The Challenge today is, to check if a "magic square" is a valid parker square.
What is a Real Magic square?

• All the numbers must be natural or sometimes 0
• The sum of rows, columns and diagonals must be same.
• There must be no repeating numbers

What Matt tried to achieve is a real magic square but with all the numbers being squares.
But what he did is a semi-magic square, sometimes called The Parker Square.

What is a valid parker square (rules made by me)?

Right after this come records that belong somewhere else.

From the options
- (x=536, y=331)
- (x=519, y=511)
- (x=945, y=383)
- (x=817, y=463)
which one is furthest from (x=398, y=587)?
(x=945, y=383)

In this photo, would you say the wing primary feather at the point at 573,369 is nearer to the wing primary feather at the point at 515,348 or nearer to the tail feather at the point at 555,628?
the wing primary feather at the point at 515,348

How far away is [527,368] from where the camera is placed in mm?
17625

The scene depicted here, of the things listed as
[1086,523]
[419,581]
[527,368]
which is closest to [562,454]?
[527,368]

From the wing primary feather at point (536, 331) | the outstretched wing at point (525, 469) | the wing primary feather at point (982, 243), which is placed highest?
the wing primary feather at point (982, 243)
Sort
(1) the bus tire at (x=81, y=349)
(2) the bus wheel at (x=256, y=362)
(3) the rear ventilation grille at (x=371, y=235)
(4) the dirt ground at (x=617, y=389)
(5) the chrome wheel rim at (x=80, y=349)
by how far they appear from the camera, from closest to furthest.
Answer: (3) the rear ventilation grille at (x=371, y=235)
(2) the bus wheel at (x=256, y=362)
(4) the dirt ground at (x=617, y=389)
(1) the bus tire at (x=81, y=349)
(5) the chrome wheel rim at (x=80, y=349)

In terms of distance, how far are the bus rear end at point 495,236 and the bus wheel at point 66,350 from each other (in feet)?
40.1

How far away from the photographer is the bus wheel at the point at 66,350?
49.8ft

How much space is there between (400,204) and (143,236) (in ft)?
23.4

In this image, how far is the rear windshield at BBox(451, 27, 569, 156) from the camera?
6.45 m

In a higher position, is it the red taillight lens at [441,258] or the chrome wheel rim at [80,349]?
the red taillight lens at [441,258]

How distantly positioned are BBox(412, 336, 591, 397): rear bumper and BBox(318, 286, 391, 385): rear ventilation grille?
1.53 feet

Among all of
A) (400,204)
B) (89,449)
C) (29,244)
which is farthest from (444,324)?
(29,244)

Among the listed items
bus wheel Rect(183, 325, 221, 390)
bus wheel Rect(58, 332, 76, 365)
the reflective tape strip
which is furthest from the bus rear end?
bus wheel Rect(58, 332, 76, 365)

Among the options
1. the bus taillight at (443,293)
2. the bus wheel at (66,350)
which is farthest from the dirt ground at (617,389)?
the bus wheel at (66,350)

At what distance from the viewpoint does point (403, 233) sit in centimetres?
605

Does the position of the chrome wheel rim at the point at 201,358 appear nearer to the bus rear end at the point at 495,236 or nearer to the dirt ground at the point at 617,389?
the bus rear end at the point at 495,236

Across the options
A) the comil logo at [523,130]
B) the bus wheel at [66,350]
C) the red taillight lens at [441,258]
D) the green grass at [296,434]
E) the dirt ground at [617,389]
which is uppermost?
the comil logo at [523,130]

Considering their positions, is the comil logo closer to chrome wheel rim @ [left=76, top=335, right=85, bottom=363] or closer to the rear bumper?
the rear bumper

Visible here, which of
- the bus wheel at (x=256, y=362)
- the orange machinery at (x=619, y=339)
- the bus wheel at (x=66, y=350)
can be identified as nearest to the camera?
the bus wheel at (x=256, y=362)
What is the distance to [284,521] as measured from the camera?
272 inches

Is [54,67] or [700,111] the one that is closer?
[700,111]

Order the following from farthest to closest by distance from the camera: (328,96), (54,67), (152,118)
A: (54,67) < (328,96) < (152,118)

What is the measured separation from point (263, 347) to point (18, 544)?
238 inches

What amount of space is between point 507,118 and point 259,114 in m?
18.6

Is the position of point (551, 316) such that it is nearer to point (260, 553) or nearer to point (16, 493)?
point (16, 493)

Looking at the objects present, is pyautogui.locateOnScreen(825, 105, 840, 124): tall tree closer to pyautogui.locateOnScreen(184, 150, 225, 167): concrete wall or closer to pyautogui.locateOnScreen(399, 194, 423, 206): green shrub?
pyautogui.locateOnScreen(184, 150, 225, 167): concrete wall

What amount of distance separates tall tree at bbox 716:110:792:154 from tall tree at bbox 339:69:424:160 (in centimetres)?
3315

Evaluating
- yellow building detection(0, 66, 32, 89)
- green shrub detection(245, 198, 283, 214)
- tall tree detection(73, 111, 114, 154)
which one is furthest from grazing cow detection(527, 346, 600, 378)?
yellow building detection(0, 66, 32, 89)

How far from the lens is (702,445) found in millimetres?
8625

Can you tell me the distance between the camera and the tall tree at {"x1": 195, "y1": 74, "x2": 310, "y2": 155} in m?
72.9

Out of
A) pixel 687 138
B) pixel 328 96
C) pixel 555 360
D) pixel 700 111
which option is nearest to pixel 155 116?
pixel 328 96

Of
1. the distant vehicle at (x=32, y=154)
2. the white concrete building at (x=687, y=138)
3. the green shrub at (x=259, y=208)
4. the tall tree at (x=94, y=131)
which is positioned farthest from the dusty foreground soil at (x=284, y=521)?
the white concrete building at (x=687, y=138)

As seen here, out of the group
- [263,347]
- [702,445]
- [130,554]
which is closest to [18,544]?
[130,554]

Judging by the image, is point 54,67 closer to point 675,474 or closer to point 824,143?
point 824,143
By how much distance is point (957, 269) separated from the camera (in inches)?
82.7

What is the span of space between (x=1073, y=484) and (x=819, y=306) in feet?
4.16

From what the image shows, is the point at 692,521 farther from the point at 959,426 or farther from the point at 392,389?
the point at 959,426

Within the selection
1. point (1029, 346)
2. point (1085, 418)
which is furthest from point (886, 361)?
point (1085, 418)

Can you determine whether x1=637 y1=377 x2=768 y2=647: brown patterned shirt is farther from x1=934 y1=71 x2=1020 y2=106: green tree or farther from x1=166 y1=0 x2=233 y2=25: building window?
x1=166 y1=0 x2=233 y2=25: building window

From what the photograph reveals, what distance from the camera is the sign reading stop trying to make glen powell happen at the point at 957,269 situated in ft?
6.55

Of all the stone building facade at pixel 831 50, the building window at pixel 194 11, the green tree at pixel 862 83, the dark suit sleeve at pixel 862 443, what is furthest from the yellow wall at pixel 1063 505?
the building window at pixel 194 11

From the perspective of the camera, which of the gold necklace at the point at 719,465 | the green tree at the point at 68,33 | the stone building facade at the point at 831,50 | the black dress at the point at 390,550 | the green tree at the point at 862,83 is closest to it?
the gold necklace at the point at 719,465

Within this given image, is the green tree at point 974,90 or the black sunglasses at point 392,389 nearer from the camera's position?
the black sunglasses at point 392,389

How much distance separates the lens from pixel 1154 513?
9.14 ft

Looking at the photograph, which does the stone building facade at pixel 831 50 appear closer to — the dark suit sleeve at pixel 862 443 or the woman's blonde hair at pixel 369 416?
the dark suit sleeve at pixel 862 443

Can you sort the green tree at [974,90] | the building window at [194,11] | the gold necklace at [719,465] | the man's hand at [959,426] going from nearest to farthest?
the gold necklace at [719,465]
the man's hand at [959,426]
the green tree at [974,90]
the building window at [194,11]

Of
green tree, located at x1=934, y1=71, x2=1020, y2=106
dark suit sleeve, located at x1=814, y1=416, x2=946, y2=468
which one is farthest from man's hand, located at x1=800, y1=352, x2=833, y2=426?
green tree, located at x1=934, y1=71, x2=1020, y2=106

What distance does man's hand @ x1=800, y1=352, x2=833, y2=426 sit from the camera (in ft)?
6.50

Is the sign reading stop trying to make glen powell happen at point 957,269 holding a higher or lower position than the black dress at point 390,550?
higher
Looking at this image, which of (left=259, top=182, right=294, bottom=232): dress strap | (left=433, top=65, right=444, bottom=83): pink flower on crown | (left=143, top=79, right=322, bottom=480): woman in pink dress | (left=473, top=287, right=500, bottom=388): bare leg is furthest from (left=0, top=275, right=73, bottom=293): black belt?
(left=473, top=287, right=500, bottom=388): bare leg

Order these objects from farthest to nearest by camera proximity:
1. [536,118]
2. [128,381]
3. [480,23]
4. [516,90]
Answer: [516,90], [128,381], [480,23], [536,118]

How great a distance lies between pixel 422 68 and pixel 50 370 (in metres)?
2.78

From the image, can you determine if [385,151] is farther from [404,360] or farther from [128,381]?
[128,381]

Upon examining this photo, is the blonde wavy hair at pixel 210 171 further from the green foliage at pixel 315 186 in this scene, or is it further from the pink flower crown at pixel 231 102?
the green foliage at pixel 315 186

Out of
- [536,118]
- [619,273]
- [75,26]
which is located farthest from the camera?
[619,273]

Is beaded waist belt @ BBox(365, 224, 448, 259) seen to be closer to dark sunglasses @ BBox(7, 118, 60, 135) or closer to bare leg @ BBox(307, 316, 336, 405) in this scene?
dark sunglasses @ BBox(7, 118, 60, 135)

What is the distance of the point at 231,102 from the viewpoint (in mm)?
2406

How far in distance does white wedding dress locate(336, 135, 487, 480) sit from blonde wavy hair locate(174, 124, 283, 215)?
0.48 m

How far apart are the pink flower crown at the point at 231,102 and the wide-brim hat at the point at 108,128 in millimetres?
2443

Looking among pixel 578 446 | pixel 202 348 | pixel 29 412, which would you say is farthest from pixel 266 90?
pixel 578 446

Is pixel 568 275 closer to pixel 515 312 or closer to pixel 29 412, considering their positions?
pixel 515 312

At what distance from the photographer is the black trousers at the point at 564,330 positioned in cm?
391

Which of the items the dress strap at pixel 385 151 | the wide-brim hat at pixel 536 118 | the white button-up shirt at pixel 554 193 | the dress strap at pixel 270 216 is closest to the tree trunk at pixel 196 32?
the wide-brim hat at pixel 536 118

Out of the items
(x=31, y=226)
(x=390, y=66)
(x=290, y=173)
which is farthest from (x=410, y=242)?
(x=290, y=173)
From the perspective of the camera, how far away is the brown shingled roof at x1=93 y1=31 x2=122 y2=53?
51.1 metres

• It must be a \$3\times3\$ "magic square"
• There must be at least one number that appear twice in the square
• The rows and columns must add up to the same number
• At least one diagonal must add up to the same number too.
• Each number must be the square of an integer

Rules

• Input must be given in a form of a list (flat or 2-dimensional), or just 9 inputs from top left to bottom right
• Input is guaranteed to represent a \$3×3\$ square
• Output must be a Boolean, 1 or 0, no output or some output
• Standard Loopholes apply
• This is code-golf, so the shortest code in each language wins!

Examples

Classic Parker Square:
In: [841, 1, 2209, 1681, 1369, 1, 529, 1681, 841]
Out: True

0-Square
In: [[0, 0, 0], [0, 0, 0], [0, 0, 0]]
Out: 1

Mirrored Square:
In: 4, 9, 1, 9, 1, 9, 1, 9, 4
Out: 0

Random Square:
In: 1, 2, 4, 3, 4, 9, 8, 9, 0
Out: False

Real Magic Square:
In: [[8, 1, 6], [3, 5, 7], [4, 9, 2]]
Out:

Pythagorean triple (by Arnauld):
In: [25, 0, 0, 0, 16, 9, 0, 9, 16]
Out: false

Non integer (Suggested by Luis):
In: [841.45, 1, 2209, 1681, 1369, 1, -529, 1681, 841]
Out: false

Almost real magic square of squares (Suggested by Jonathan):
In: [[16129, 2116, 3364], [4, 12769, 8836], [5476, 6724, 9409]]
Out: 0

_{Disclaimer: I put magic square in quotes, because most people don't think it is a magic square if the numbers repeat. But it doesn't mean it is easy to make a "magic square" with only a few numbers repeating, all squares and on of the diagonals working. Good work Matt!}

Answer 1

05AB1E, 25 23 bytes

-1 byte thanks to Grimmy!

‚εÅ\ªIø«OË}àI˜ÐÙÊsŲPP

Try it online! or Try all cases!

Commented:

‚               # pair the input with its reverse
  ε        }     # map over each of them:
   Å\            #   take the main diagonal
     ª           #   append this to the input
      Iø         #   push the input transposed
        «        #   and concatenate this to the list
         O       #   sum rows, columns and the diagonal
          Ë      #   are all sums equal?
            à    # is one of the two results a 1?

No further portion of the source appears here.